You're talking about two completely separate
systems. Flight data recorders have nothing to do with the ACARS
messages - that's been the point all along. The recorders don't see
these messages, don't/can't record these kinds of messages, don't
"timestamp" data and don't hold them in memory. That's not how flight data recording works.


I don't know where acars comes into this, because I understood from your
post that the context was flight data recording ?.

From your original post 3640:

The key point is, parameters can't be recorded all at once. If there are
1800 parameters (in binary form) coming into the system, the system must have a way of "listening, parsing and recording". The data frame software is how that process is handled.

And then:

Without getting more complicated, (because it has to if we go any
further and everyone will be asleep), the nature of recording can give
the appearance of a 'lag', when there "may, or may not" have been one.

Which is what I was disagreeing about. A few general data logging and
comms system basics may help here, but apologies if preaching to the
choir :-).

To start, there may be many sources of data/parameters to log, in different
formats (ie: "language") and at different sample rates, (ie: how often a
parameter is examined). The data format, sample rate and accuracy of
measurement depend, of course, on the requirements of each parameter to
be measured.

Sampled data is typically sent across high speed data buses (ie: highways),
at microsecond rates, encapsulated in frames, or "packets". A fair data bus
analogy is a road full of houses, each with a unique address, containing
people with different names. A fair analogy for a frame is a posted letter,
which will have a destination address, the sender's address, perhaps time
and date, with the measured "data" on the page inside the envelope. For
frame based data comms, all the above information would normally be
included in one form or another, as well as checksum data to allow
detection of errors in transmission. (ie: a torn envelope) Where letters can
take an indefinate amount of time to deliver, avionics buses are designed to
provide guaranteed delivery within very strict time limits.

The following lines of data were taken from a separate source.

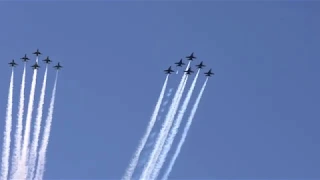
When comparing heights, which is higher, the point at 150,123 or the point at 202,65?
the point at 202,65

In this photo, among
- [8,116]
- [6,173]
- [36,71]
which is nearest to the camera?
[6,173]

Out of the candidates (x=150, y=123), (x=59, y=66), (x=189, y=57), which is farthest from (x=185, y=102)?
(x=59, y=66)

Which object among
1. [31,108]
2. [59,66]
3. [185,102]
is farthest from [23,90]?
[185,102]

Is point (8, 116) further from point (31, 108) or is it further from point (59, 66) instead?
point (59, 66)

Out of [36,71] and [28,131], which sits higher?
[36,71]

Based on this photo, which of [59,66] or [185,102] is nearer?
[185,102]

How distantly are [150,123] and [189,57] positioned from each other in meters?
22.6

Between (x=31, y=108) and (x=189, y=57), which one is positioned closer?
(x=31, y=108)

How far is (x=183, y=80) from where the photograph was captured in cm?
15525

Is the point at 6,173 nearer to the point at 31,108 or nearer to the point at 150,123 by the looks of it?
the point at 31,108

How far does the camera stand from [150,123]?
479 feet

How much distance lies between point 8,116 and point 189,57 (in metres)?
36.0

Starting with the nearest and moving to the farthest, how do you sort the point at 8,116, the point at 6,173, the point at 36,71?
1. the point at 6,173
2. the point at 8,116
3. the point at 36,71

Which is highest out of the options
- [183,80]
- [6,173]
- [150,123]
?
[183,80]
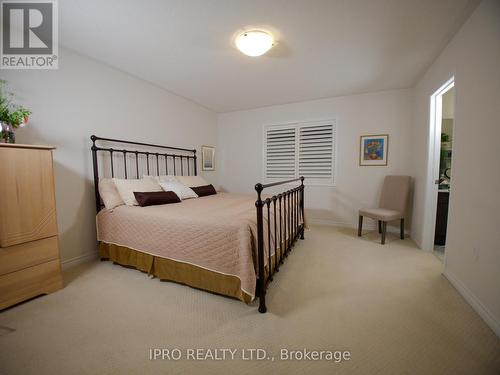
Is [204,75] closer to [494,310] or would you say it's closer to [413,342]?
[413,342]

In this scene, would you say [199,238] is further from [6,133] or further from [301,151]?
[301,151]

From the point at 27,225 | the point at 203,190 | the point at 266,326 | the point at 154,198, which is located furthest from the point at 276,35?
the point at 27,225

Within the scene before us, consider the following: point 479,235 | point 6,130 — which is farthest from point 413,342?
point 6,130

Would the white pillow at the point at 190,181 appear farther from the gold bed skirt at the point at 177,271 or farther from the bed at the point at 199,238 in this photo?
the gold bed skirt at the point at 177,271

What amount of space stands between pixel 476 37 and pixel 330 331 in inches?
98.7

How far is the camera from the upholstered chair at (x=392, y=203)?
293 cm

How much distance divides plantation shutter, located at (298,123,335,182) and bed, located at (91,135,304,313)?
4.86 feet

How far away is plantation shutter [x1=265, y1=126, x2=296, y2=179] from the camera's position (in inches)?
165

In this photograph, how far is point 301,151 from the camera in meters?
4.11

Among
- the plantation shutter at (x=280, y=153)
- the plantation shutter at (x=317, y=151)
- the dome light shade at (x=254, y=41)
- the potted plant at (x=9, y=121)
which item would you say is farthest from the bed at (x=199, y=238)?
the plantation shutter at (x=280, y=153)

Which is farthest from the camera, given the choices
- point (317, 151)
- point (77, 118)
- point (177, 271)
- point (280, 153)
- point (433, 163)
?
point (280, 153)

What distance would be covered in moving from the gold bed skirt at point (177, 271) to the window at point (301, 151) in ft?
9.53

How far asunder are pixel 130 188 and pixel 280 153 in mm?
2859

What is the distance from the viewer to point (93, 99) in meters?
2.48
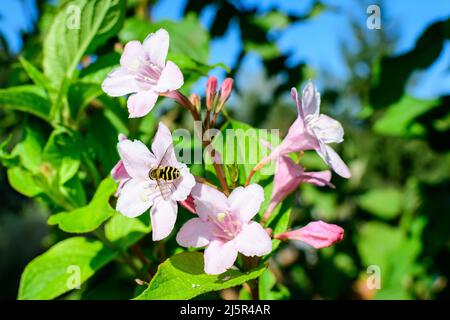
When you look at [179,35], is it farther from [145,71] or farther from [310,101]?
[310,101]

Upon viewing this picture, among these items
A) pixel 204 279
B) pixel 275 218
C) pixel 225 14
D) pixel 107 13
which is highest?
pixel 225 14

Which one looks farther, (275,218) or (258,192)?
(275,218)

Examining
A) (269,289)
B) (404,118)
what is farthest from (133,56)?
(404,118)

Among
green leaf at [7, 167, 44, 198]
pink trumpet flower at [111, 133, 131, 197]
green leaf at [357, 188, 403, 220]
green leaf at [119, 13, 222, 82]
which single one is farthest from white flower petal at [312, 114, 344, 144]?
green leaf at [357, 188, 403, 220]

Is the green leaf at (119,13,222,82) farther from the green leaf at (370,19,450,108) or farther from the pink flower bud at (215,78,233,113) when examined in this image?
the green leaf at (370,19,450,108)

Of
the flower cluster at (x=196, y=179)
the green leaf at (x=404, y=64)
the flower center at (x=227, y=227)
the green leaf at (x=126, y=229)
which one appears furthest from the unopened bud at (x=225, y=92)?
the green leaf at (x=404, y=64)
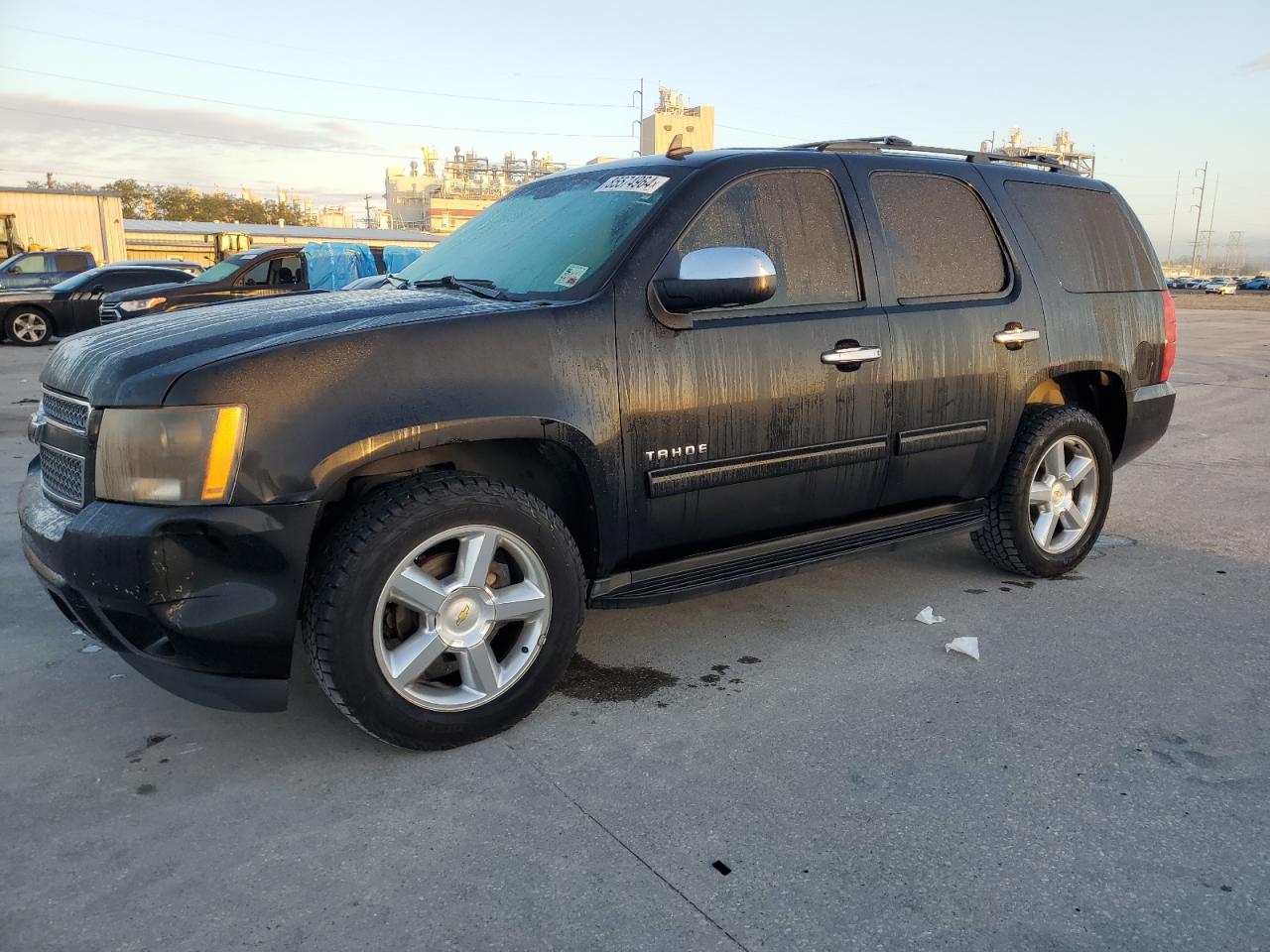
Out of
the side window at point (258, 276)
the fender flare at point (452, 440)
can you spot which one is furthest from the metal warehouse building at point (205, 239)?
the fender flare at point (452, 440)

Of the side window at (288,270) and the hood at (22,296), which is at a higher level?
the side window at (288,270)

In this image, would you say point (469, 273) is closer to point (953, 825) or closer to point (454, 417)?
point (454, 417)

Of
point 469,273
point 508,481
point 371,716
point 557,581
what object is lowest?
point 371,716

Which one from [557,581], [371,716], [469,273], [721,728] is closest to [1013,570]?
[721,728]

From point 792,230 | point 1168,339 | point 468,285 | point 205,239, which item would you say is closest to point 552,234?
point 468,285

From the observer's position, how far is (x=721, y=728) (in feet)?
9.88

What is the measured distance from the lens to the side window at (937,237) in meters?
3.78

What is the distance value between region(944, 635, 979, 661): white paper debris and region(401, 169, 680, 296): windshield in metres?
1.91

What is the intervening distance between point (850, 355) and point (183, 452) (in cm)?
221

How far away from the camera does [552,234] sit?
3.48 metres

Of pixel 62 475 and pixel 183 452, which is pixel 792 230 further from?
pixel 62 475

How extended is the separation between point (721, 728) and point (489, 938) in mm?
1135

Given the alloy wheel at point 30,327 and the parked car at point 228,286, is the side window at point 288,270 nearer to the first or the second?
the parked car at point 228,286

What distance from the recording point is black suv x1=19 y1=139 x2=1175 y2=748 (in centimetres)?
252
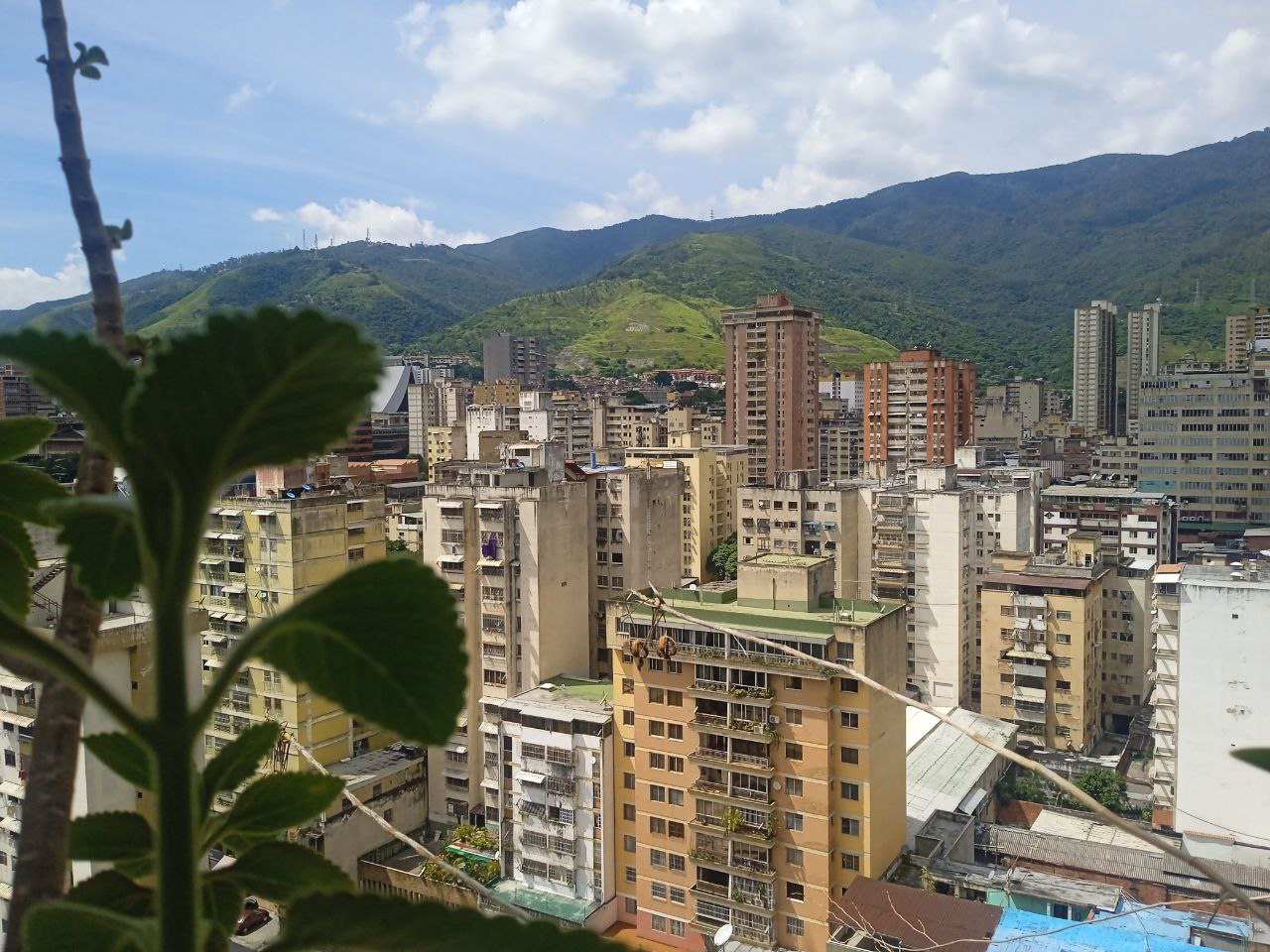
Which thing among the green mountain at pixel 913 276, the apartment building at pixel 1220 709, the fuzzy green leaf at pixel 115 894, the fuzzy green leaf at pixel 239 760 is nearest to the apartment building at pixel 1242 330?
the green mountain at pixel 913 276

Between the data source and recorder there may be, depending on the
application, a "data aquisition unit". The function of this is to provide a
central "clearing house" for the various sources and to measure and / or
translate to a common format, or language, to send to the recorder. It may
also timestamp the incoming data, and filter or manipulate it in other ways.
In some systems, acquisition and logging are combined into a single
physical unit, but the functionality remains the same. Such systems often
use queueing techniques to avoid date loss at peak rates, but the data
would be timestamped *before* insertion into any queue. This avoids time
displacement errors where the actual data is stored some time later. By
“some time”, I mean milliseconds, not seconds or minutes.

The key thing i'm, trying to get across here is that accurate timestamping
is fundamental to any data logging application such as this. It is always
designed to have sufficient accuracy in terms of measured value and timing
to meet the needs of the application...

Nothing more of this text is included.